In fact, there are frequently sharp differences between hypothetical performance results and the actual results subsequently achieved by any particular trading program. One of the limitations of hypothetical performance trading results is that they are generally prepared with the benefit of hindsight.

In addition, hypothetical trading does not involve financial risk, and no hypothetical trading record can completely account for the impact of financial risk in actual trading. For example, the ability to withstand losses or to adhere to a particular trading program in spite of trading losses are material points which can also adversely affect actual trading results.

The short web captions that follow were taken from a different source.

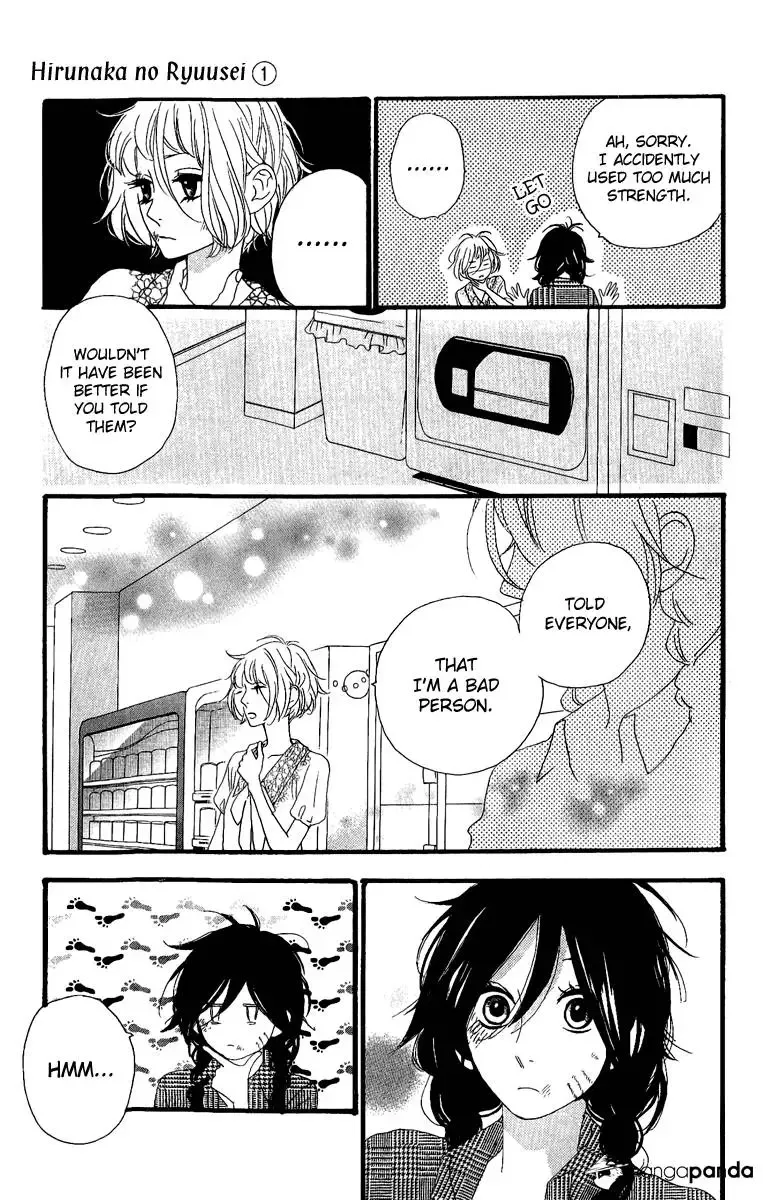 Hirunaka no Ryuusei Chapter 5 page 22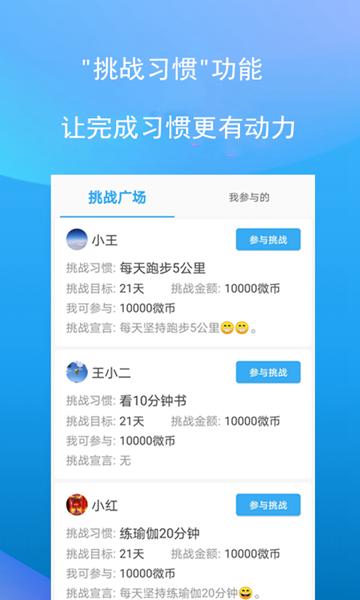 微习惯app图片1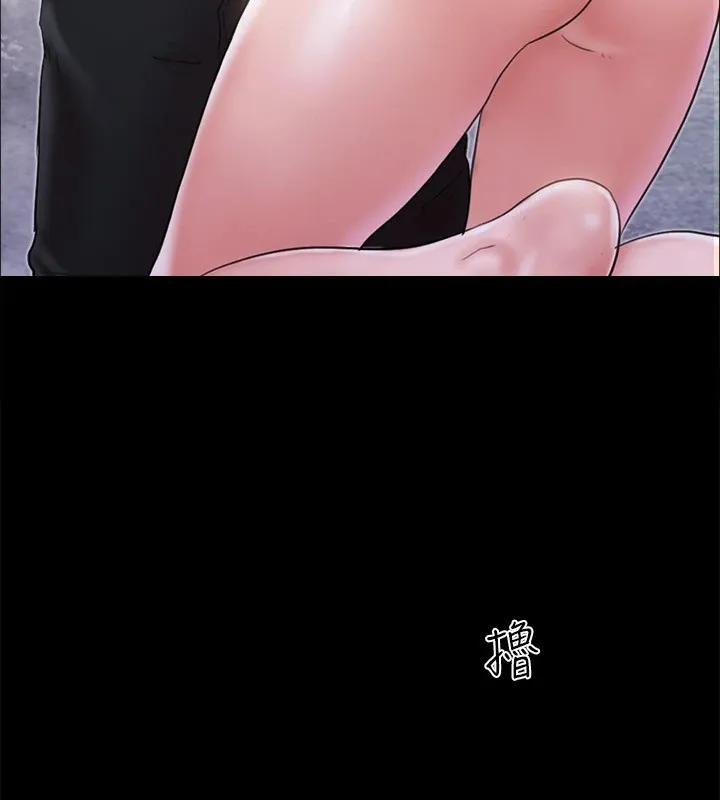 協議換愛(無碼版)第127話-在廁所等待陌生男子&hellip;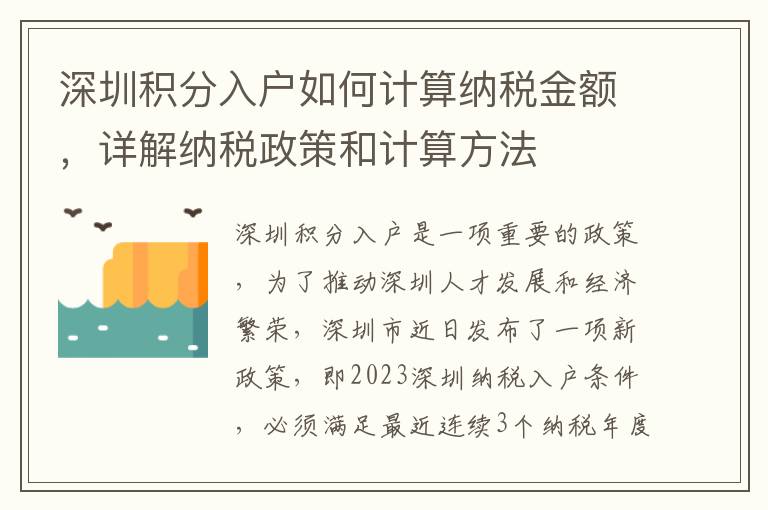 深圳積分入戶如何計算納稅金額，詳解納稅政策和計算方法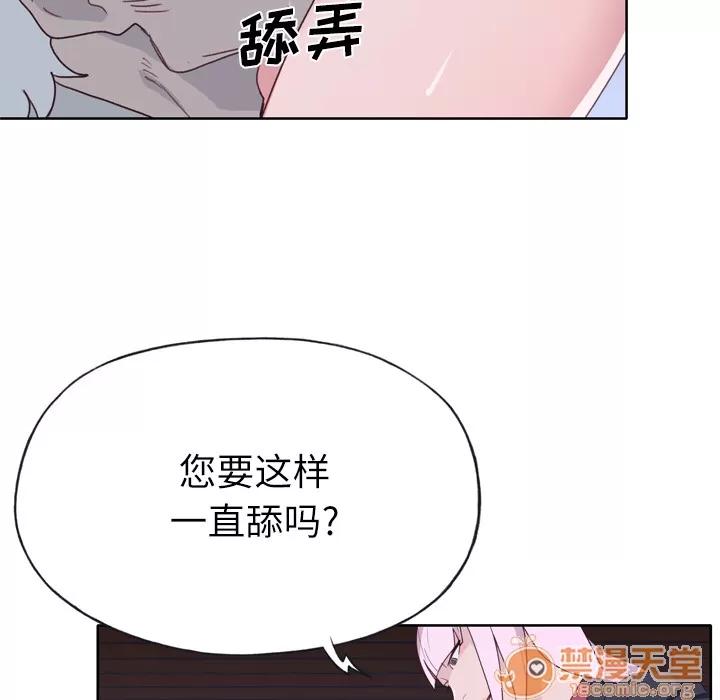 优质女人 优质女人 | 第34话 第10页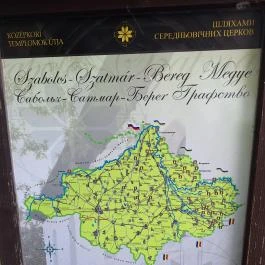 Szabolcsi Református templom, Szabolcs - Egyéb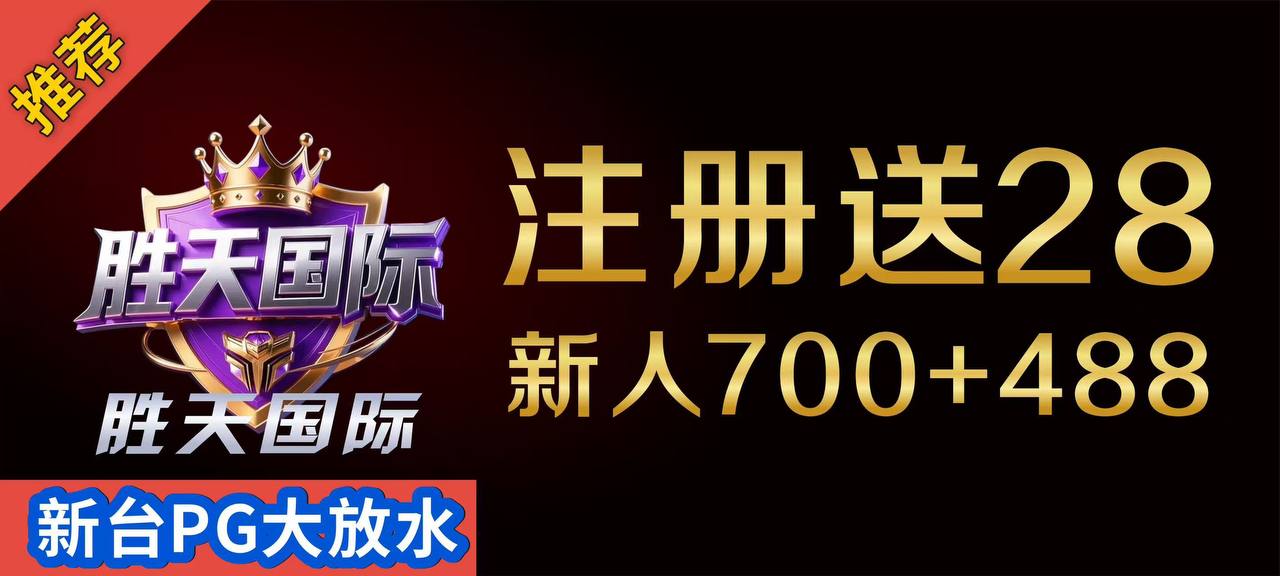 广告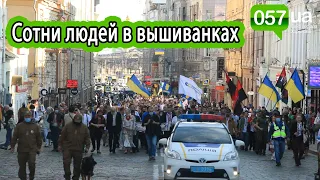 Сотни людей в вышиванках прошли маршем по центру Харькова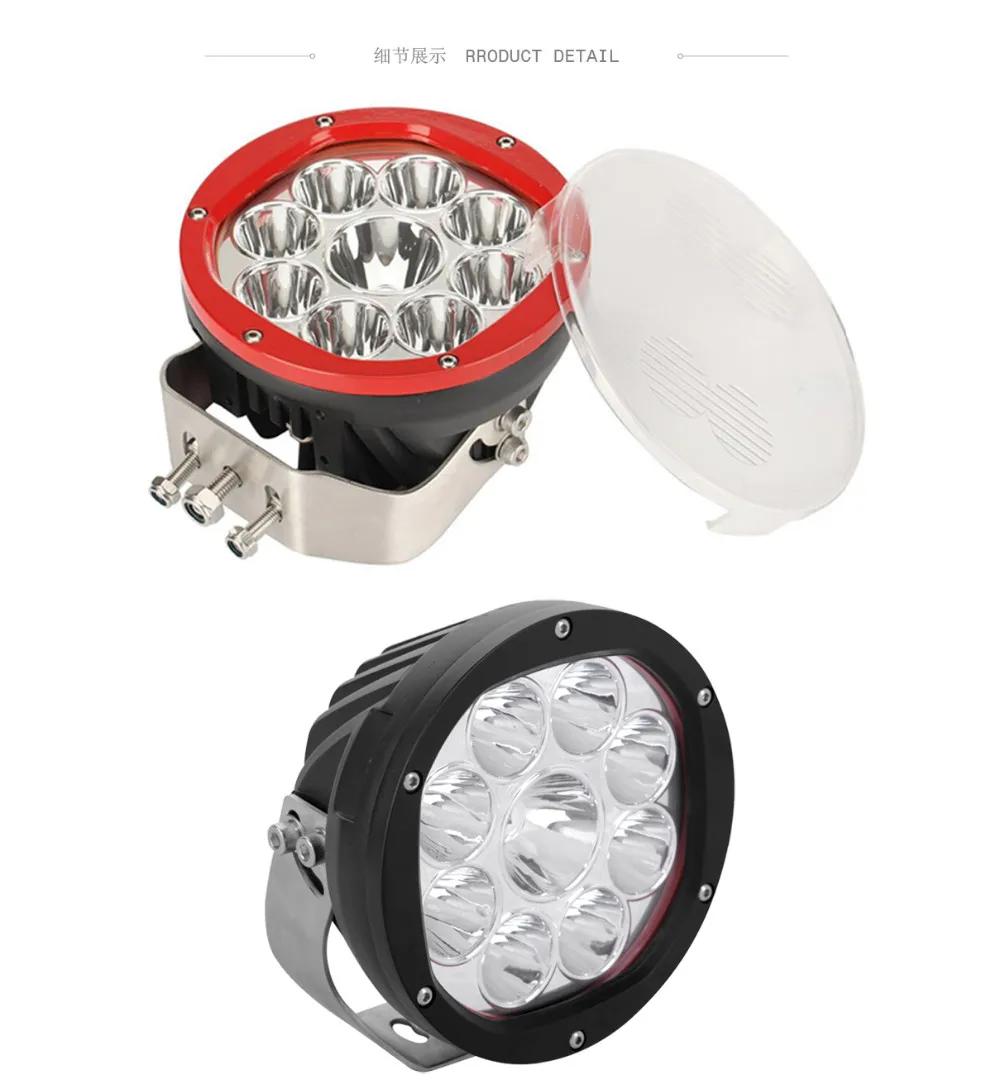 7INCH-90W-LED-DRIVING-LI-03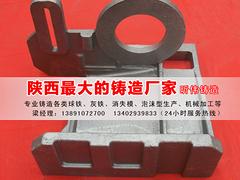取力器加工生產怎樣|陜西昕偉鑄造有限公司提供優(yōu)質的取力器鑄造服務，同行中的姣姣者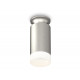 Потолочный светильник Ambrella Light Techno Spot XS6324081 (N6904, C6324, N6248)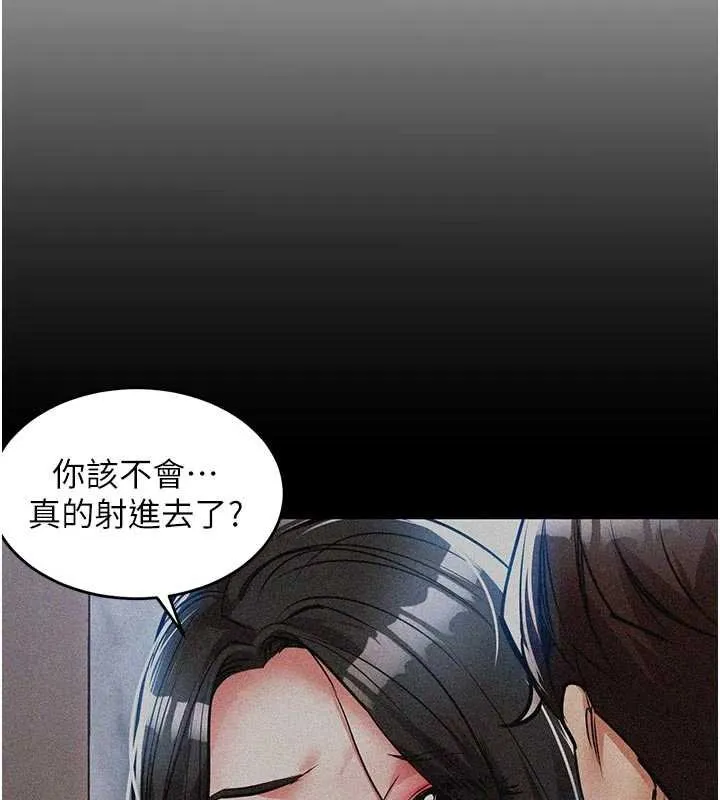 衣锦还乡 第40話-被輝賢征服的另一個人妻 第167页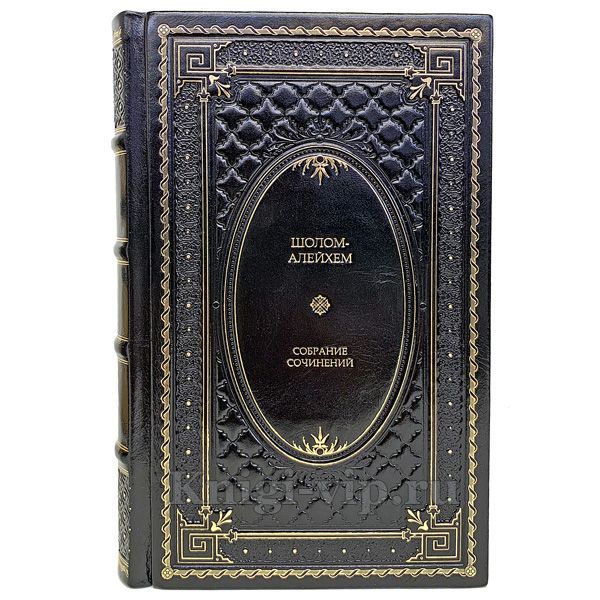 Шолом-Алейхем. Собрание сочинений в 6 томах. Книги в кожаном перептете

There are numerous other factors related to the markets in general or to the implementation of any specific trading program which cannot be fully accounted for in the preparation of hypothetical performance results and all of which can adversely affect actual trading results.

Trading in the commodities markets involves substantial risk and YOU CAN LOSE A LOT OF MONEY, and thus is not appropriate for everyone. You should carefully consider your financial condition before trading in these markets, and only risk capital should be used.

In addition, these markets are often liquid, making it difficult to execute orders at desired prices. Also, during periods of extreme volatility, trading in these markets may be halted due to so-called “circuit breakers” put in place by the CME to alleviate such volatility. In the event of a trading halt, it may be difficult or impossible to exit a losing position.